----- Brano scelto -----

E così torniamo al punto di partenza: è in questo contesto che i voti della Lega vanno pesati. Sono voti di piombo. Che fanno di Bossi l’arbitro indiscusso della scienza politica. Le conseguenze sono altrettanto pesanti. Per esempio: con chi parla l’opposizione sulle riforme istituzionali federaliste?Con Berlusconi o uno dei suoi colonnelli?Macchè. Parla con Roberto Calderoli, «il generale Riforma» del Senatùr. E il ministro Giulio Tremonti, con chi concorda le politiche fiscali? Certo, col Cavaliere, ma non senza aver prima sentito «l’amico Umberto». Ancora: chi è il primo referente dei sindacati al Nord? Scordatevi il Pd: ora è il Carroccio. E poi: la chiesa cattolica è sotto attacco? Chi la difende a spada tratta, venendo pubblicamente omaggiata da preti e vescovi? La Lega, ovviamente.
È persino naturale che Bossi ora punti a penetrare il mercato della finanza. Senza infingimenti, con dichiarazioni pubbliche accolte con naturalezza ma che a un esponente di Pd e Pdl mai sarebbero state perdonate (e infatti a Piero Fassino, tanto per citare il caso più clamoroso, non sono state ancora perdonate). Tra l’altro, le banche sono soltanto l’ultimo steep della «presa» dell’economia da parte leghista. È un fenomeno che Panorama ha definito il «Green power».
Corposi avamposti si segnalano in ogni angolo di potere del Nord. Ne sa qualcosa Giancarlo Giorgetti, plenipotenziario bossiano sugli affari di partito, con qualche indulgenza definito «il Gianni Letta della Lega», uso a lavorare in team con altri tre «colletti verdi»: Francesco Belsito, sottosegretario alla Semplificazione e vicepresidente della Fincanteri; Leonardo Carioni, presidente della Provincia di Como e consigliere dell’Expo; Dario Galli, presidente della Provincia di Varese e membro del cda della Finmeccanica. Prendiamo le municipalizzate lombarde, per cominciare. I leghisti non sono certo pochi. Italico Maffini è consigliere della Lombardia Informatica, Giampaolo Chirichelli è presidente di Finlombarda, Marco Praderio è all’Irer, Bruno Caparini nella A2A, leader nella fornitura di energia in Lombardia. Dopo le regionali, sono postazioni destinate a raddoppiare. Come pure a Milano-città l’influenza leghista aumenterà con il rinnovo di Atm, Metropolitana, Sogemi, Milano Ristorazione. Mentre a Lucio Stanca, per l’Expo di Milano, Bossi vuole affiancare un direttore generale. Verde leghista.

----- Voci -----

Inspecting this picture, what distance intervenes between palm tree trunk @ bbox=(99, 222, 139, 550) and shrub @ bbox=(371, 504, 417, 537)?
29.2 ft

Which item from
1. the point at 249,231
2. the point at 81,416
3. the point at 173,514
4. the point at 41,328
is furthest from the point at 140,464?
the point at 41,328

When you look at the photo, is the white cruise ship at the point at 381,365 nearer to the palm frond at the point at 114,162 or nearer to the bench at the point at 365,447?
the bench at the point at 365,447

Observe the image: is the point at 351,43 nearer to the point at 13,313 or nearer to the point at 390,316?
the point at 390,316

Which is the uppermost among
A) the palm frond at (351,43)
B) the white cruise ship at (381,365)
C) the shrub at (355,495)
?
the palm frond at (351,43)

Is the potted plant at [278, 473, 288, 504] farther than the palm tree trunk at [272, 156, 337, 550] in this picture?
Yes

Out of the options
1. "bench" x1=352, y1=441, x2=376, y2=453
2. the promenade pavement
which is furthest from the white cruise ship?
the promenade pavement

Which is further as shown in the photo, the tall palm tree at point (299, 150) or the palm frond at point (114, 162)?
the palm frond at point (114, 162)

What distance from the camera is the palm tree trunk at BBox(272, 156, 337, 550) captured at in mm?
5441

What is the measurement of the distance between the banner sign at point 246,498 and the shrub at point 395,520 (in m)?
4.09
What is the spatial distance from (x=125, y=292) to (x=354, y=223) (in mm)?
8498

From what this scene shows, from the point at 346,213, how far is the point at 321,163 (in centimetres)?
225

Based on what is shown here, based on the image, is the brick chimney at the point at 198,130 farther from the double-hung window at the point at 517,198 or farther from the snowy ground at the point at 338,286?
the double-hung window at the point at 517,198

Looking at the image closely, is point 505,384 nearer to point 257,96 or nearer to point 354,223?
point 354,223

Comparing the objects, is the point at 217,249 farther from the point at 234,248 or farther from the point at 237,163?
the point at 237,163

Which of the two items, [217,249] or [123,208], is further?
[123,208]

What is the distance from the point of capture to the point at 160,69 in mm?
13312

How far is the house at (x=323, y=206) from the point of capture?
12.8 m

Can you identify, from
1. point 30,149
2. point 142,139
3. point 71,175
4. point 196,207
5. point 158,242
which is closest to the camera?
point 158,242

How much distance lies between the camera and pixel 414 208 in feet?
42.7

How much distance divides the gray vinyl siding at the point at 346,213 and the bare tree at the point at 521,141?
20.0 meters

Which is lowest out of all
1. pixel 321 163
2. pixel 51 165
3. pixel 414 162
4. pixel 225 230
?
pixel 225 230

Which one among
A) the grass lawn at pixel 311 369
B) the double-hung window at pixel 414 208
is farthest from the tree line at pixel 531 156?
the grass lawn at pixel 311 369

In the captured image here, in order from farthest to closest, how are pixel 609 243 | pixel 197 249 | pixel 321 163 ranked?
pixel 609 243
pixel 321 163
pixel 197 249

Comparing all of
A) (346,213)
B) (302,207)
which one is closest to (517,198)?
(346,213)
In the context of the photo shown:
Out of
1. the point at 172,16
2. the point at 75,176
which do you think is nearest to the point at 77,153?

-----

Prosegui il brano sul potere della Lega al Nord, ripartendo subito dopo la sua ultima frase.

In Veneto, invece, il Carroccio comanda già tanto: trasporti, Asl, immobiliare, energia, fiere. Ma adesso, dopo l’elezione a governatore di Luca Zaia, si aprono pure le partite di 18 partecipate regionali, tra cui Arpav, Veneto Sviluppo e Veneto Innovazione. Quanto a Zaia, come ministro dell’agricoltura ha preventivamente collocato alcuni fedelissimi. Soltanto per citarne quattro: Franco Contarin all’Agea, Walter Brunello a Buonitalia, Tiziano Baggio all’Unire, Nicola Cecconato nei collegi sindacali di Rai Trade e Coni Servizi, oltre che  nell’Istituto sviluppo agroalimentare. È lo «Zaia power».
Sottotraccia ma nutrita è la rappresentanza bossiana nelle società pubbliche statali. «Boiardi verdi» si segnalano all’Eni (Paolo Marchioni), all’Enel (Gianfranco Tosi) alle Poste (Mauro Michielon), in Fintecna (Guido Tronconi), Gse (Giuseppe Maranesi), Inail (Marco Fabio Sartori, unico presidente fra questi). Ora la Lega punta a ottenere qualche altra presidenza, magari tra l’Isvap, Anas, Aiscat e la nascente Agenzia per il nucleare. La Lega atomica.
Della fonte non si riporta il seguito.